Haar links-liberale familie vol activisten streefde gelijkheid na, maar behoorde zelf tot een gegoede, geprivilegieerde middenklasse en dat leidde tot worstelingen en ongemak. Verhalen over klasse, zegt Toynbee, gaan vaak over een pad van armoede naar rijkdom, van een lagere naar een hogere klasse. „Maar mensen durven doorgaans niet te schrijven dat ze tot de hogere middenklasse behoren, omdat dat te genant is. Het kostte mij ook tien jaar. Ik ging het telkens weer uit de weg: uitleggen wat privileges werkelijk zijn, aan mensen die ook geprivilegieerd zijn.

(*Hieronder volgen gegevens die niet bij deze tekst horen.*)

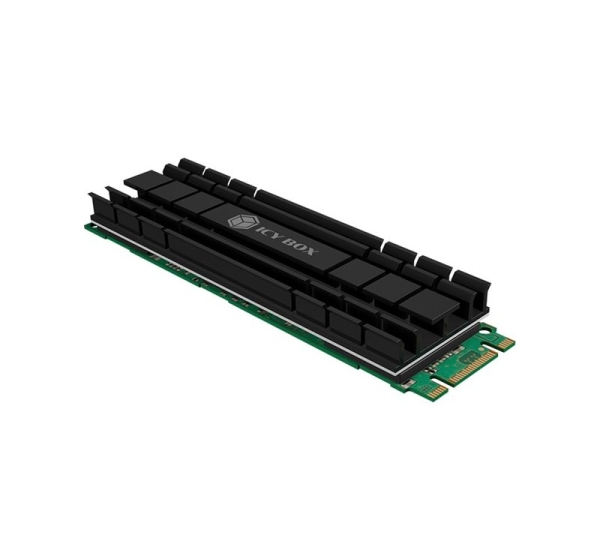 Raidsonic | ICY BOX | Heat Sink Set for M.2 SSD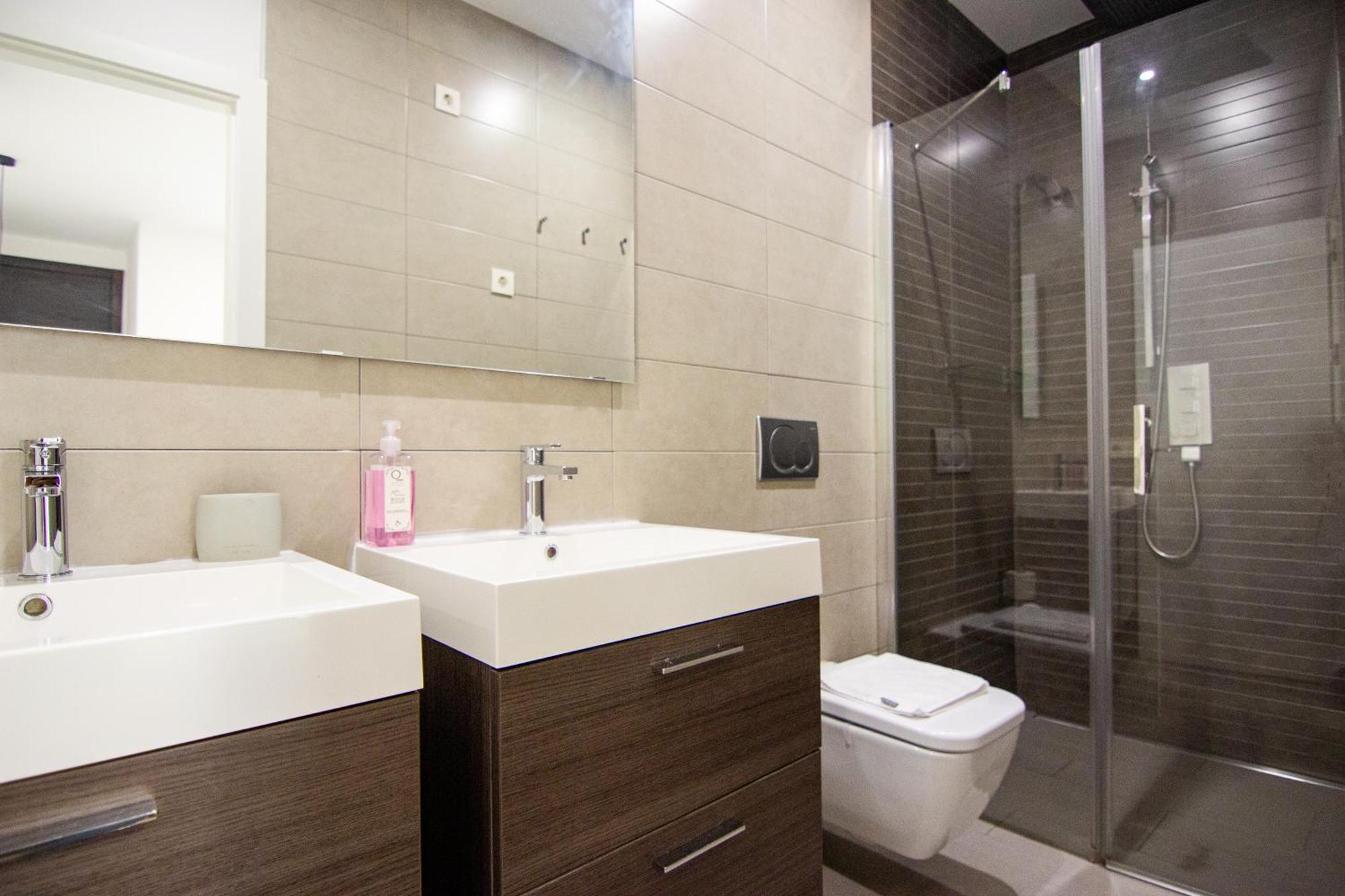 Apartamento Rentalsevilla Juan De Pineda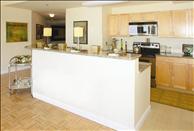 The Pier - Kitchen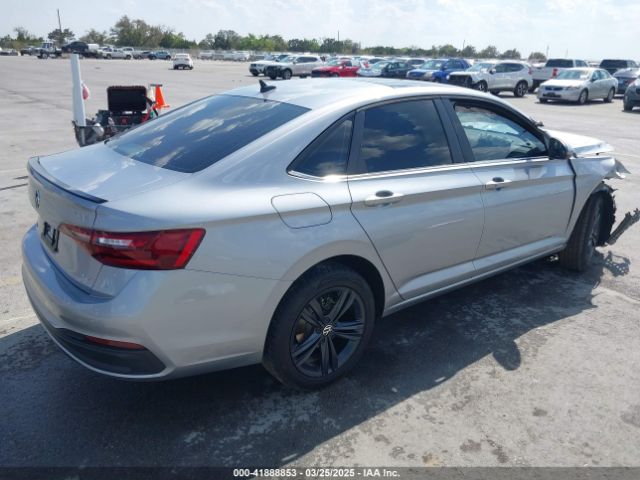 3VW7M7BU6RM052770 Volkswagen Jetta 1.5t Se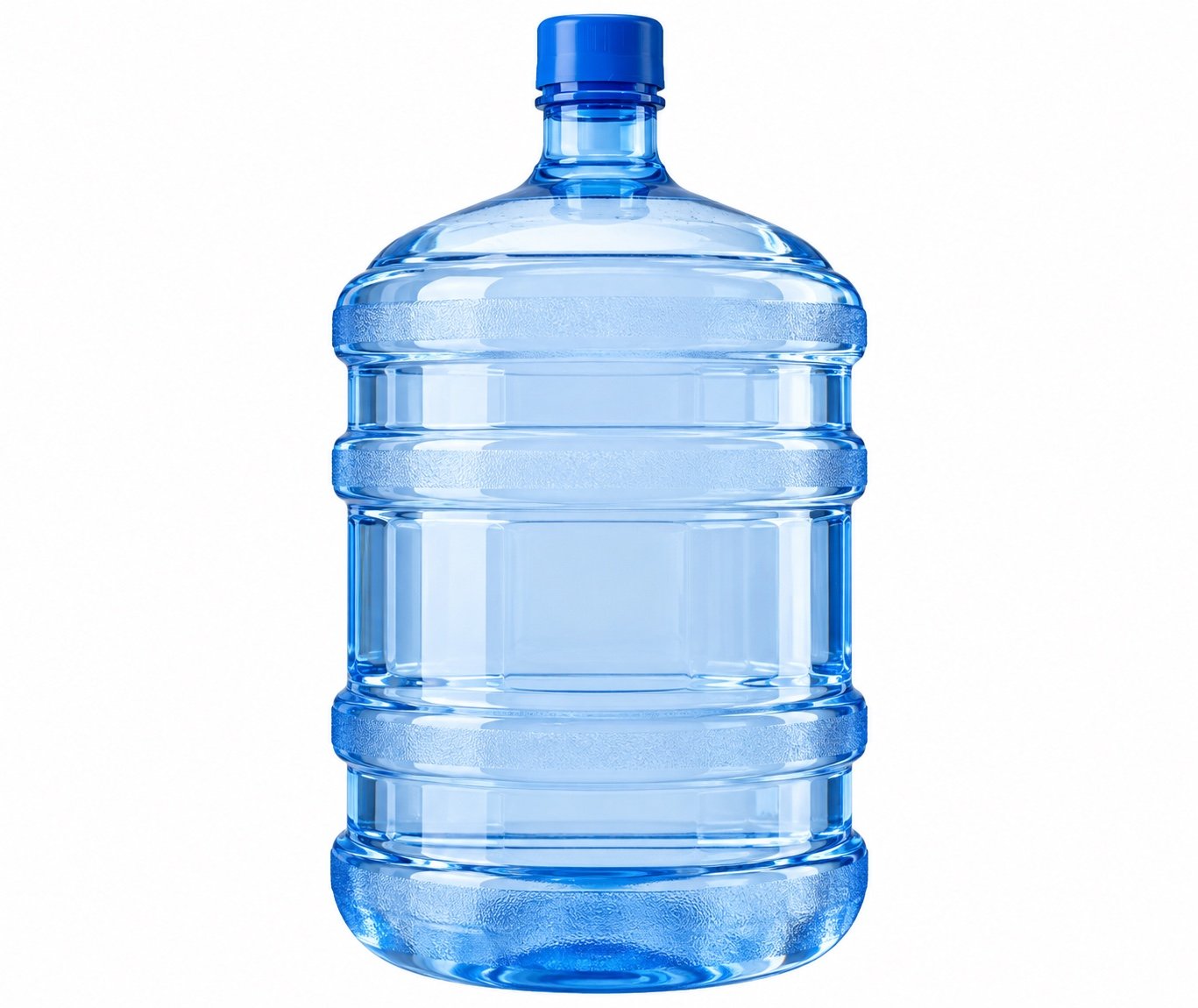 20L water cans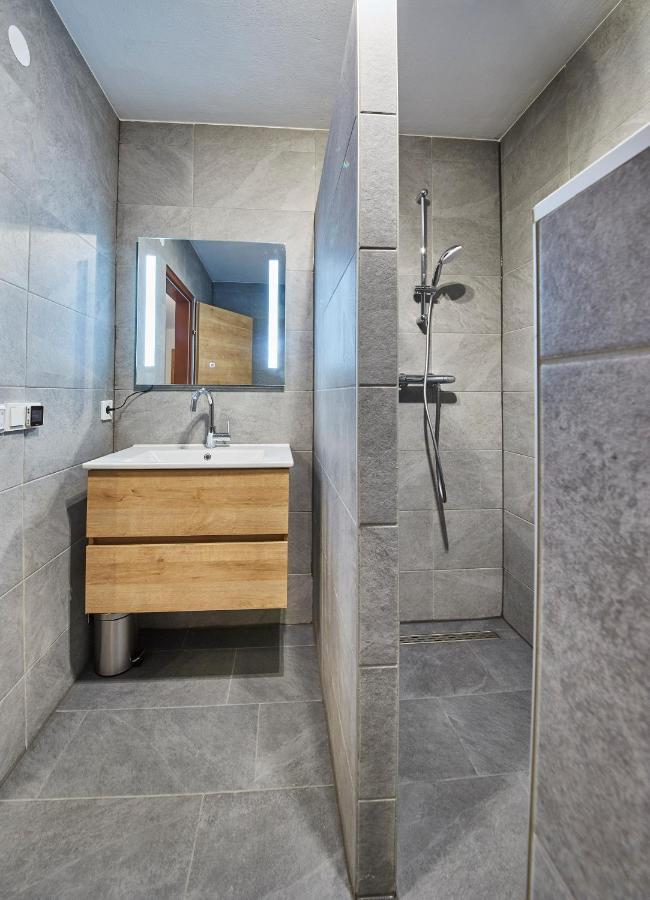 Chalet Van Den Berg Lejlighed Saalbach-Hinterglemm Eksteriør billede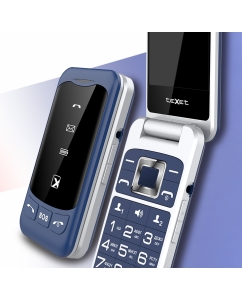 Купить Сотовый телефон TeXet TM-B419 Blue  в E-mobi
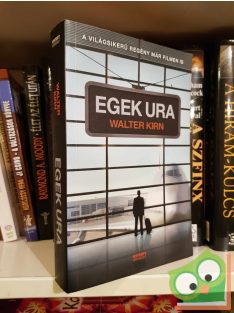 Walter Kirn: Egek ura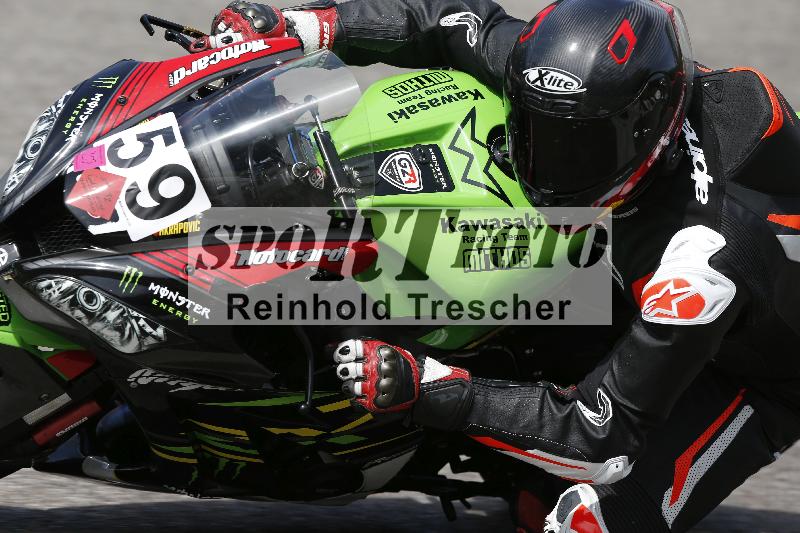 /08 17.04.2026  TZ Motorsport ADR/Gruppe rot/59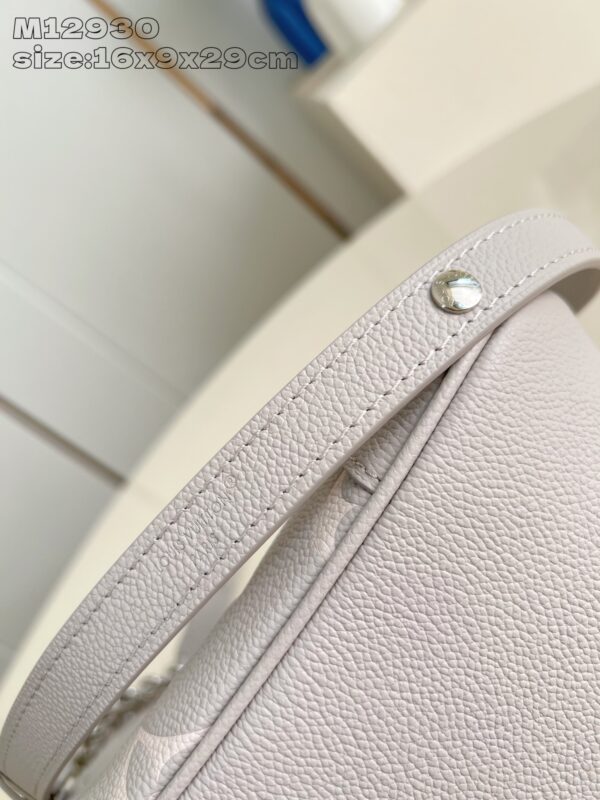 Louis Vuitton 	Boulogne Bag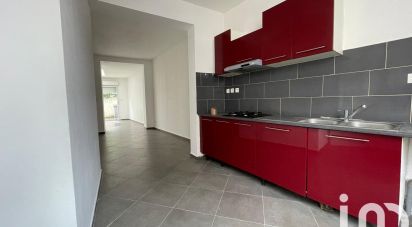 House 5 rooms of 115 m² in Tourcoing (59200)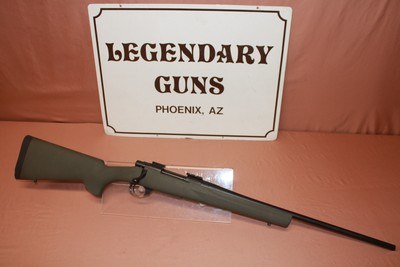 Howa 1500 .223 - Image 1 of 13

Want de meeste boekenlezers zijn dat, maar die herkennen het niet altijd bij zichzelf. Hoe groot het voordeel is van geprivilegieerd zijn, hoe subtiel, hoe het in alles zit. Niet alleen maar in je accent, maar in je manier van denken, in je kennis, en bovenal in je zelfvertrouwen, je aanname dat alles mogelijk is.”
Foto Justin Griffiths-Williams
Waarom is het zo genant?
„Ze hebben in een onderzoek weleens gevraagd aan hogeropgeleiden tot welke klasse ze behoorden. En bijna de helft zei: arbeidersklasse. Omdat ze het gevoel wilden hebben dat ze hun plaats zelf verdiend hadden. Maar wat bleek: veel van hen hadden hoger opgeleide ouders. En we miskennen hoeveel je dan in de schoot geworpen krijgt.”
Toynbee is zich bewust van wat ze heeft meegekregen. Zij weet dat wat ze bereikt heeft niet alleen maar haar eigen verdienste is. Al was het maar omdat zij vele kansen kreeg die anderen niet kregen. De ongelijkheid op dat vlak is in haar leven weer toegenomen. Ze zou er uren over door kunnen gaan.